| Set task 1 |
Can you transcribe the forum thread below from "## 1817cent (Sep" to "Nice winter project!"?

| Source text |
◆ ◆ ◆ ◆ ◆ ◆ ◆
# Luxury Liner rookie.



## guzziworksman (Sep 13, 2020)

Hello...pretty new to this site - and absolutely new to old bikes. I just picked up this AMF Roadmaster Luxury Liner - and if anyone has an opinion/suggestion/part - please feel free to fire away. I think it's not a repo - mostly because of the skinny spokes; non-script branding on the chain guard; riveted brass head badge; and a number stamped under the crank...I _think _it reads, 17 92 18. Last two digits are hard to decipher. It obviously needs a chain, a correct headlight, and, I'm guessing, correct grips and seat. It looks like it'll clean up pretty well - I'll make it a winter project. I'd really like the tank chrome/paint to be better - but getting into rechroming looks like it'd be a bottomless money pit. I'm fairly sure I'll be heading towards very clean and showing its scars. I'm wondering if repainting the tank stripes would stick out as too new. I bet it would. At any rate - it's what I have. I like it. And I'd like to know what the pros think. Thanks!


----------



## 1817cent (Sep 13, 2020)

Nice decent bike.  Enjoy it but dont spend money on chrome work etc.  Clean it up, lube it up and ride it.


----------



## JLF (Sep 13, 2020)

Nice winter project!


----------



## vincev (Sep 13, 2020)

Dont fall into the "restoration" pit.Clean it ,ride it,enjoy it !!


----------



## guzziworksman (Sep 13, 2020)

I'm with all of you - just fiddle with the cleaning...and appreciate it, for what it is.


----------
◆ ◆ ◆ ◆ ◆ ◆ ◆
| Set task 2 |
Which lines of the records below contain the string "advertising", matching case? Show each of those lines in full.
◆ ◆ ◆ ◆ ◆ ◆ ◆
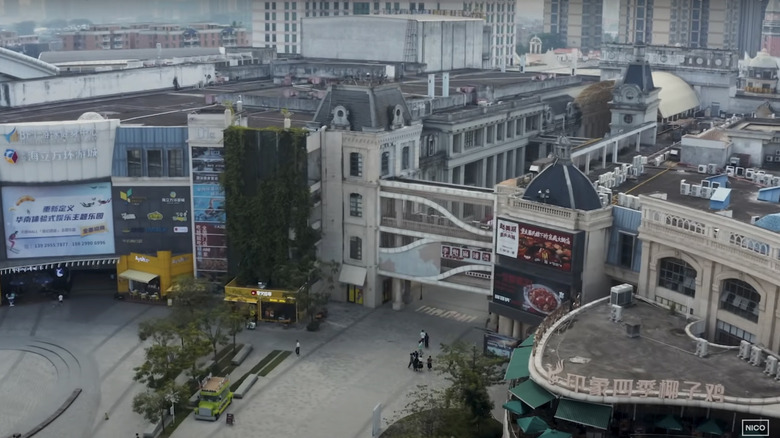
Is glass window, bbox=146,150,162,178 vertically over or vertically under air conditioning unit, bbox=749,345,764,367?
over

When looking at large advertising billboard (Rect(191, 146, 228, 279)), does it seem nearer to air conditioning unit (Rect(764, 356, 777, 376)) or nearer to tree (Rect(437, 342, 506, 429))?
tree (Rect(437, 342, 506, 429))

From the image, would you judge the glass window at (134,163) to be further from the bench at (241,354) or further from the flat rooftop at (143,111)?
the bench at (241,354)

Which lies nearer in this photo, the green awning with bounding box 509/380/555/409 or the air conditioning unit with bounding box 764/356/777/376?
the air conditioning unit with bounding box 764/356/777/376

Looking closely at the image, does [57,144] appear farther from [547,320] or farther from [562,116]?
[562,116]

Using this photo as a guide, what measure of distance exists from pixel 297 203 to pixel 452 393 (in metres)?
27.6

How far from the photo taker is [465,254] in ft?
274

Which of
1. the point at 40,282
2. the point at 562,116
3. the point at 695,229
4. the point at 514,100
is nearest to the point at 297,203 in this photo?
the point at 40,282

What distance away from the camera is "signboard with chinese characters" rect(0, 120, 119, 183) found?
84.7 m

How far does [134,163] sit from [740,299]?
174 feet

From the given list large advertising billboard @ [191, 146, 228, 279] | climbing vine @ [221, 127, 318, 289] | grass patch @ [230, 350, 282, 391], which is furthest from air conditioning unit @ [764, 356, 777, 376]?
large advertising billboard @ [191, 146, 228, 279]

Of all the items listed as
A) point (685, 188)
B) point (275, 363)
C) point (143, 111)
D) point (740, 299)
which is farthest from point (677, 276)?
point (143, 111)

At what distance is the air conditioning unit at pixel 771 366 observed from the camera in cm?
5475

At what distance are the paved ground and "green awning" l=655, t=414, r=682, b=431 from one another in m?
16.0

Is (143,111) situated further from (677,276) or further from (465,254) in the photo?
(677,276)
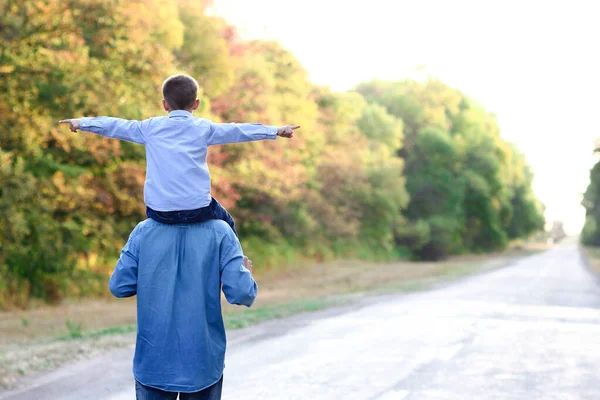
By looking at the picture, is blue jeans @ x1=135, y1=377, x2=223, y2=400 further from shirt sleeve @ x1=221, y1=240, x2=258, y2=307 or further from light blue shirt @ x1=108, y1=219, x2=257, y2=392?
shirt sleeve @ x1=221, y1=240, x2=258, y2=307

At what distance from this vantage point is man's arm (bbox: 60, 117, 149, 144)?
371 cm

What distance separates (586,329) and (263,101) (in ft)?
65.3

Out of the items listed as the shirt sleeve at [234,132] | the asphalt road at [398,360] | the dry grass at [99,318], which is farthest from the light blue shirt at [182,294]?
the dry grass at [99,318]

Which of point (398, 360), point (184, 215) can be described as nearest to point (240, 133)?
point (184, 215)

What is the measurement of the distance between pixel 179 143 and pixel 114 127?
341 mm

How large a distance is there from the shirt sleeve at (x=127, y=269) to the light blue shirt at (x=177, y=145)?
0.20 m

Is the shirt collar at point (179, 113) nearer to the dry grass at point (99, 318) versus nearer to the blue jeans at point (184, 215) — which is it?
the blue jeans at point (184, 215)

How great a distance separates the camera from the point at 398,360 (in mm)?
9039

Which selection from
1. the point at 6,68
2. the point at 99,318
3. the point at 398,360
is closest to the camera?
the point at 398,360

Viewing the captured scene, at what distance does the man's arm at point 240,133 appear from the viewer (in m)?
3.62

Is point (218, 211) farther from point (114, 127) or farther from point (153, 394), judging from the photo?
point (153, 394)

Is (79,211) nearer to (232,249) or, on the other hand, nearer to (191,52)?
(191,52)

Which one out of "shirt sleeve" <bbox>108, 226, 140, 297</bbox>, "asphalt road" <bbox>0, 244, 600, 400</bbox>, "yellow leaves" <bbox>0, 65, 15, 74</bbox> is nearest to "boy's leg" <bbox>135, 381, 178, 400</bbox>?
"shirt sleeve" <bbox>108, 226, 140, 297</bbox>

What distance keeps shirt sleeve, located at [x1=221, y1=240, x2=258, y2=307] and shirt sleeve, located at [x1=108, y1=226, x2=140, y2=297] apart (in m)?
0.41
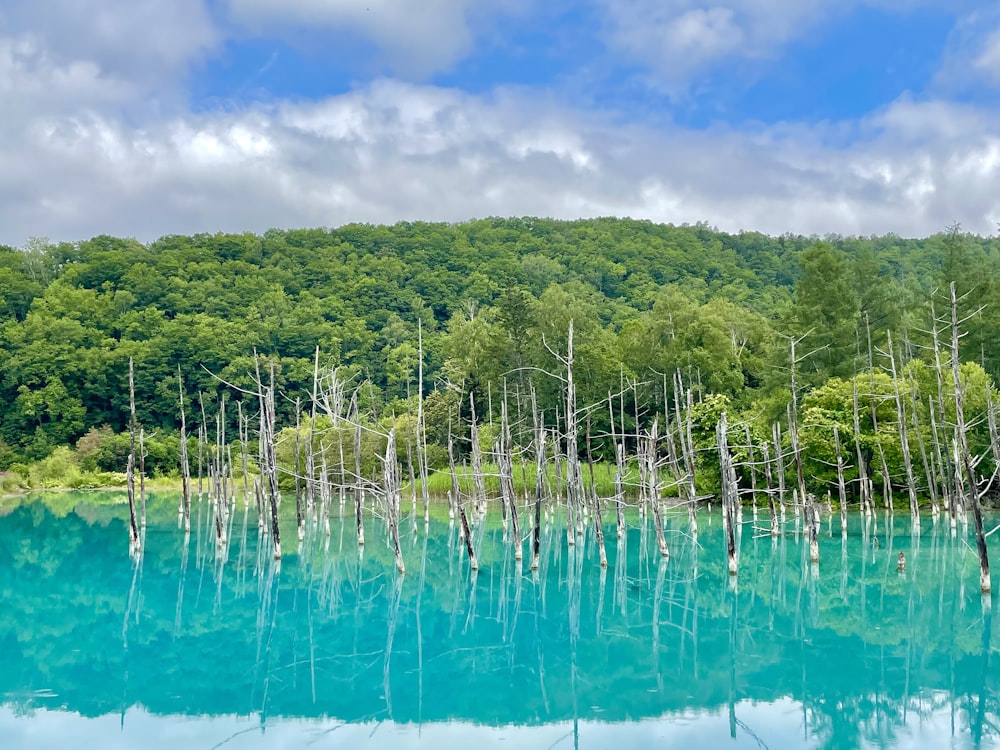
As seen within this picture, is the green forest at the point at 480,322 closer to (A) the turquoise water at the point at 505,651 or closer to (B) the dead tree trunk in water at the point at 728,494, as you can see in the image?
(B) the dead tree trunk in water at the point at 728,494

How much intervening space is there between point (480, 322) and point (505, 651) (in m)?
38.6

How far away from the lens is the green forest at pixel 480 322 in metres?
40.9

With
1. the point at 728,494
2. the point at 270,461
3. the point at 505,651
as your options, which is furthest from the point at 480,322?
the point at 505,651

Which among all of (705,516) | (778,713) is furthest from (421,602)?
(705,516)

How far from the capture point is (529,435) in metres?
43.6

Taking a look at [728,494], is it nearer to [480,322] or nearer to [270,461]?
[270,461]

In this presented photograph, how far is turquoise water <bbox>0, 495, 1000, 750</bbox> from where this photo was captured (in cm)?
1094

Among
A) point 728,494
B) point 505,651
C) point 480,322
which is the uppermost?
point 480,322

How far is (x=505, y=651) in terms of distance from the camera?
14781 millimetres

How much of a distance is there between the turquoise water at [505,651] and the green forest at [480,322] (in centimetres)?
1276

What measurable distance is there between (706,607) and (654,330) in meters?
28.1

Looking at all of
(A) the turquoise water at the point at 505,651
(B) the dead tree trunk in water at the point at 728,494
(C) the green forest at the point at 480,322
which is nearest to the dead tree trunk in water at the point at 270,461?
(A) the turquoise water at the point at 505,651

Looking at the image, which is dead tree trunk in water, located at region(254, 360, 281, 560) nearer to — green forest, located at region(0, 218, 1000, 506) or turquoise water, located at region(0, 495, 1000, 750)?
turquoise water, located at region(0, 495, 1000, 750)

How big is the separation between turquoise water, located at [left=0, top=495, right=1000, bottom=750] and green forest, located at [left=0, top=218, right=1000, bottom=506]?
12.8 metres
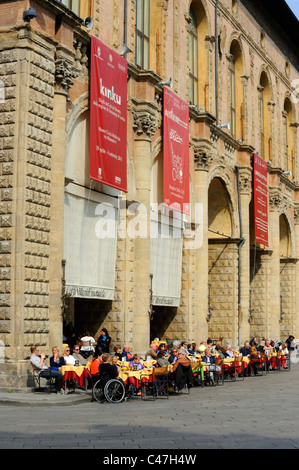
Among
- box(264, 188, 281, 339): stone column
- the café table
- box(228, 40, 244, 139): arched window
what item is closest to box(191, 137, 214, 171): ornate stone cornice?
box(228, 40, 244, 139): arched window

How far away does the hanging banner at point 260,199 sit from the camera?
40.2 meters

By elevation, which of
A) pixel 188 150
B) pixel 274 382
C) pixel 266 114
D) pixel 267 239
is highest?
pixel 266 114

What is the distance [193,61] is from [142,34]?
6412 mm

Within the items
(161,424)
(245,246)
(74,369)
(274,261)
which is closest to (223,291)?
(245,246)

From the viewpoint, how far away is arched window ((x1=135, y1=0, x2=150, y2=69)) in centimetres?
2938

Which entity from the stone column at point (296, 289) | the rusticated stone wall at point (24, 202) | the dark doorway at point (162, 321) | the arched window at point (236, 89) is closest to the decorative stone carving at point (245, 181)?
the arched window at point (236, 89)

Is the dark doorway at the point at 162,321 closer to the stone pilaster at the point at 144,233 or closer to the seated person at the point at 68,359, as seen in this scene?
the stone pilaster at the point at 144,233

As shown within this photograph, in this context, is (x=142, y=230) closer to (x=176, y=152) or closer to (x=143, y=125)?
(x=143, y=125)

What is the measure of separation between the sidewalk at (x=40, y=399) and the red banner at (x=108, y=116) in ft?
22.7

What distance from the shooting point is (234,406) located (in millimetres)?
18250

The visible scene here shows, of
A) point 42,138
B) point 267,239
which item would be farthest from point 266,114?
point 42,138

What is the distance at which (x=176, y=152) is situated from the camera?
30234 mm

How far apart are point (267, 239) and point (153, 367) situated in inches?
843

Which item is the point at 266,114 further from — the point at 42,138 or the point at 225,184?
the point at 42,138
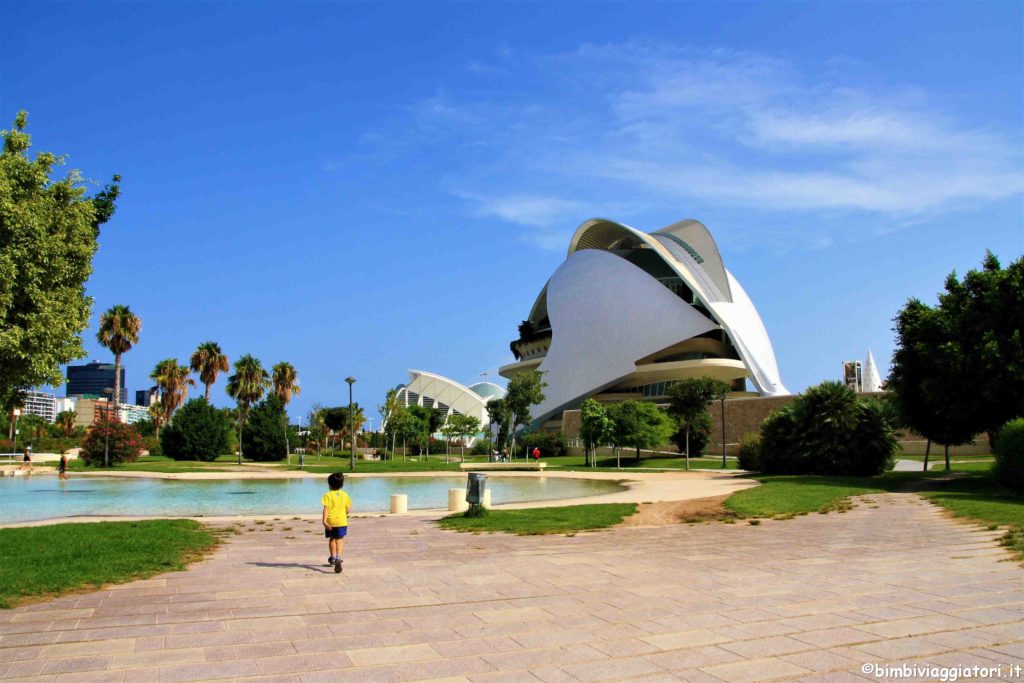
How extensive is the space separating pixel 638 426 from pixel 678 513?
27.7m

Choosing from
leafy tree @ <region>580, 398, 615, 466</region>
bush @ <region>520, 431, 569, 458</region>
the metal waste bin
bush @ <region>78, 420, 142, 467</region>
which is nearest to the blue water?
the metal waste bin

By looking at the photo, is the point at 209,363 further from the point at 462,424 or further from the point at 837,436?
the point at 837,436

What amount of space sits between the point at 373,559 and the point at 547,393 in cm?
5843

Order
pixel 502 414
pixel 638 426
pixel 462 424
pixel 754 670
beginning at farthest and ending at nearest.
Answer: pixel 462 424
pixel 502 414
pixel 638 426
pixel 754 670

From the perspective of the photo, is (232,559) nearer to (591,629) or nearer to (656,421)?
(591,629)

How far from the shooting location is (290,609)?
677cm

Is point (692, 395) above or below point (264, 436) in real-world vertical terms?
above

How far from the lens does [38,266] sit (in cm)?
1159

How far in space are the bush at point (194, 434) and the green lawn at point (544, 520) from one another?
36.0m

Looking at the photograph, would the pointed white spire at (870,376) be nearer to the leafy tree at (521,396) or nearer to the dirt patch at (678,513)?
the leafy tree at (521,396)

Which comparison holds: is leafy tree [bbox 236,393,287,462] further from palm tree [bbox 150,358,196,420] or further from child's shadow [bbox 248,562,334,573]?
child's shadow [bbox 248,562,334,573]

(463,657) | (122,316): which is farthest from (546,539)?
(122,316)

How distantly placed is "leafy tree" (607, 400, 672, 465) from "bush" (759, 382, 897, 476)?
1417 centimetres

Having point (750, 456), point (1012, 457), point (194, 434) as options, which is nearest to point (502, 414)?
point (194, 434)
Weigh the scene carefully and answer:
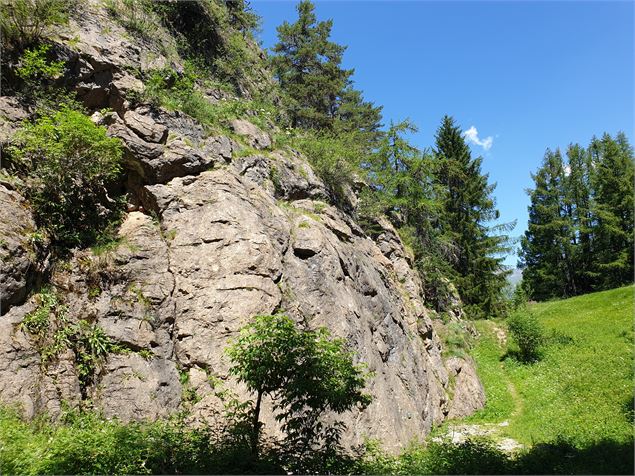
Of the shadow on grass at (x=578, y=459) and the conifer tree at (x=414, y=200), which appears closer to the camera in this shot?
the shadow on grass at (x=578, y=459)

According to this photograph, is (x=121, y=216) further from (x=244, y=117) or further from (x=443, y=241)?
(x=443, y=241)

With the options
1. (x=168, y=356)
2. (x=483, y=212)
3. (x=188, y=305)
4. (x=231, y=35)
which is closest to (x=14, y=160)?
(x=188, y=305)

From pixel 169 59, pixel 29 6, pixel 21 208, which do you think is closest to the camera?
pixel 21 208

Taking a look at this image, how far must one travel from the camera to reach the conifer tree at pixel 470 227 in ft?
101

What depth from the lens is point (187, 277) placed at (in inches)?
418

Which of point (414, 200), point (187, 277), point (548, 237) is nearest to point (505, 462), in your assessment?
point (187, 277)

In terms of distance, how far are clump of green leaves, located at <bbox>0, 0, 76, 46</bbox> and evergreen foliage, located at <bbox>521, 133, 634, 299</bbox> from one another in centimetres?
4137

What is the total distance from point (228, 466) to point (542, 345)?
22.4 m

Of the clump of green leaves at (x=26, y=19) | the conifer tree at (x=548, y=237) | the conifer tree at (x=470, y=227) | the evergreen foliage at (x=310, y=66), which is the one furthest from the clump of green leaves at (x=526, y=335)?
the clump of green leaves at (x=26, y=19)

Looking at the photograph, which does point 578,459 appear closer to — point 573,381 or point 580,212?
point 573,381

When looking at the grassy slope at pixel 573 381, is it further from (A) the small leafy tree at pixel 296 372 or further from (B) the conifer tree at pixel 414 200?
(A) the small leafy tree at pixel 296 372

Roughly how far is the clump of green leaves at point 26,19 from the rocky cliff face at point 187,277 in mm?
711

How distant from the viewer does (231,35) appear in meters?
21.6

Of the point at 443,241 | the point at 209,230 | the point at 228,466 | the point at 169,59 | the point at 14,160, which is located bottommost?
the point at 228,466
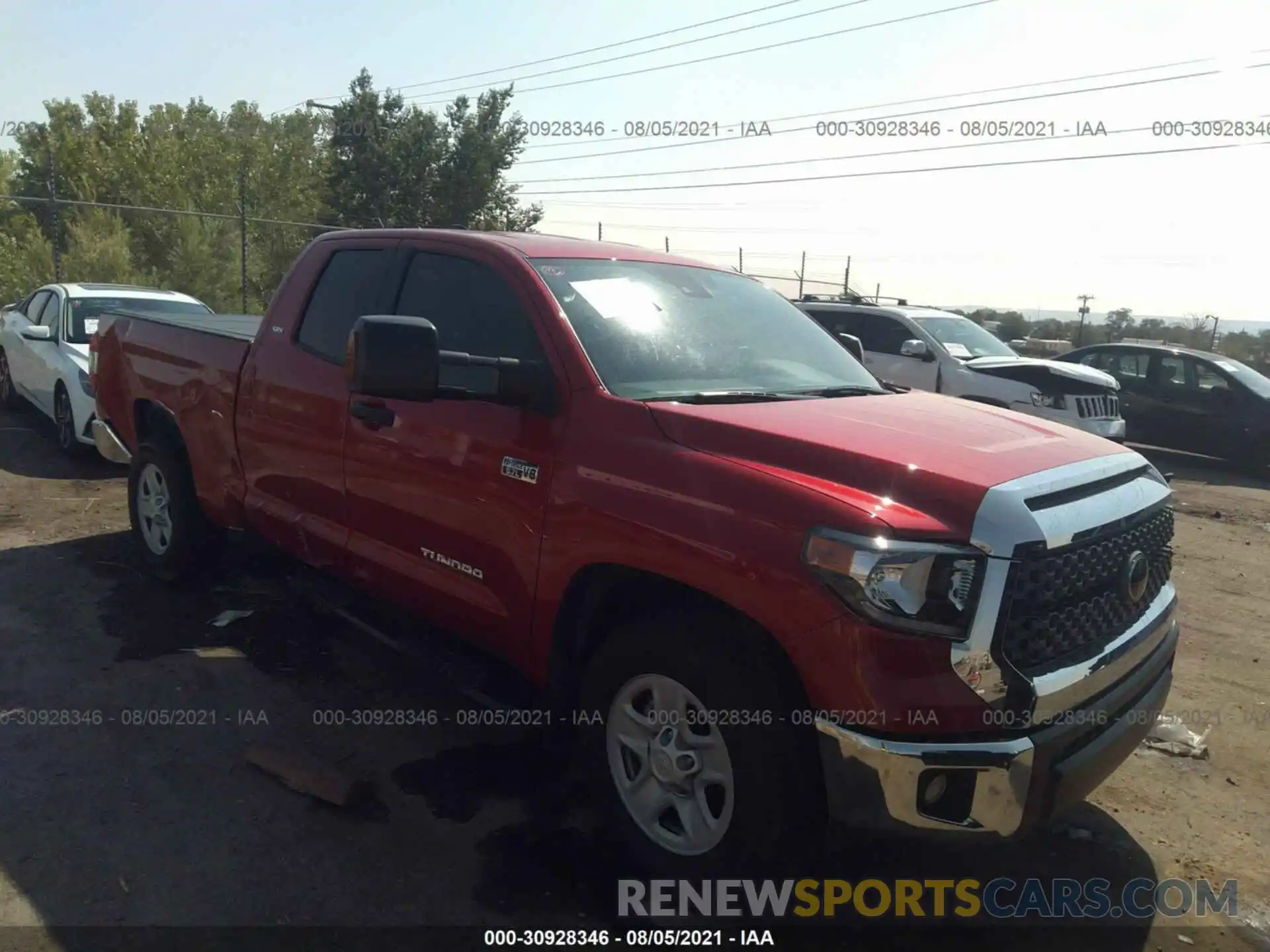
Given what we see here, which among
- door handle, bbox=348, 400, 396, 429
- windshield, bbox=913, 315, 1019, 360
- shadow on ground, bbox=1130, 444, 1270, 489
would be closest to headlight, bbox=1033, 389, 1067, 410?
◆ ◆ ◆ ◆ ◆ ◆ ◆
| Worked answer 1 |
## 1817cent (Sep 13, 2020)

Nice decent bike.  Enjoy it but dont spend money on chrome work etc.  Clean it up, lube it up and ride it.


----------



## JLF (Sep 13, 2020)

Nice winter project!

| Worked answer 2 |
When looking at large advertising billboard (Rect(191, 146, 228, 279)), does it seem nearer to air conditioning unit (Rect(764, 356, 777, 376)) or nearer to tree (Rect(437, 342, 506, 429))?
From the given list large advertising billboard @ [191, 146, 228, 279] | climbing vine @ [221, 127, 318, 289] | grass patch @ [230, 350, 282, 391], which is furthest from air conditioning unit @ [764, 356, 777, 376]?
large advertising billboard @ [191, 146, 228, 279]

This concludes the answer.